E oggi che De Magistris appoggiato da varie componenti della sinistra radicale tenta di mettere insieme ancora una volta un progettino “arcobaleno”, non si intravede alcuna reale novità politica a sinistra. Non si è capito, al di la delle chiusure con la scusa dei fascisti, che la lotta di classe è ben presente nel movimento che si è battuto contro la ristrutturazione capitalistica per mezzo della gestione pandemica, che l’opposizione al green pass e alle varie misure di controllo sociale in questi due anni è stata la punta più avanzata del conflitto sociale e politico.

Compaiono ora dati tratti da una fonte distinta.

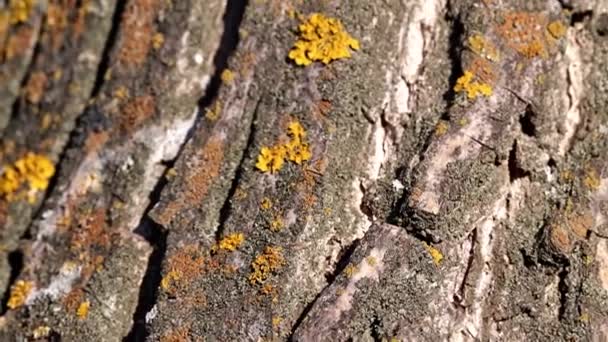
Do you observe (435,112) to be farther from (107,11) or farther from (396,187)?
(107,11)

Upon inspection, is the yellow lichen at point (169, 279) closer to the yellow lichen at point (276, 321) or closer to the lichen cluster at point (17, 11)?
the yellow lichen at point (276, 321)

Oggi le parole d’ordine politiche le danno forze come il Fronte del Dissenso. E non è un caso che trascinino con loro migliaia di persone come a Bologna, con la parola d’ordine “Guerra e pandemia stessa strategia”. Coglie il cuore della questione, l’epicentro del conflitto sociale che è attacco alle condizioni di vita e di lavoro delle masse popolari attraverso dispositivi biopolitici autoritari che nella sinistra di classe nessuno o quasi ha compreso.
È dovuta nascere l’Assemblea Militante per iniziare a ricomporre quella parte di sinistra di classe che ha compreso la posta in gioco della grande ristrutturazione economica e sociale a vantaggio del capitale finanziario e delle multinazionali che è si è avuta con la gestione pandemica. Facendo esattamente ciò che ha fatto France Insoumise alla quale i tricolori non fanno certo schifo e con una forte tradizione rivoluzionaria (se non l’hanno i francesi…).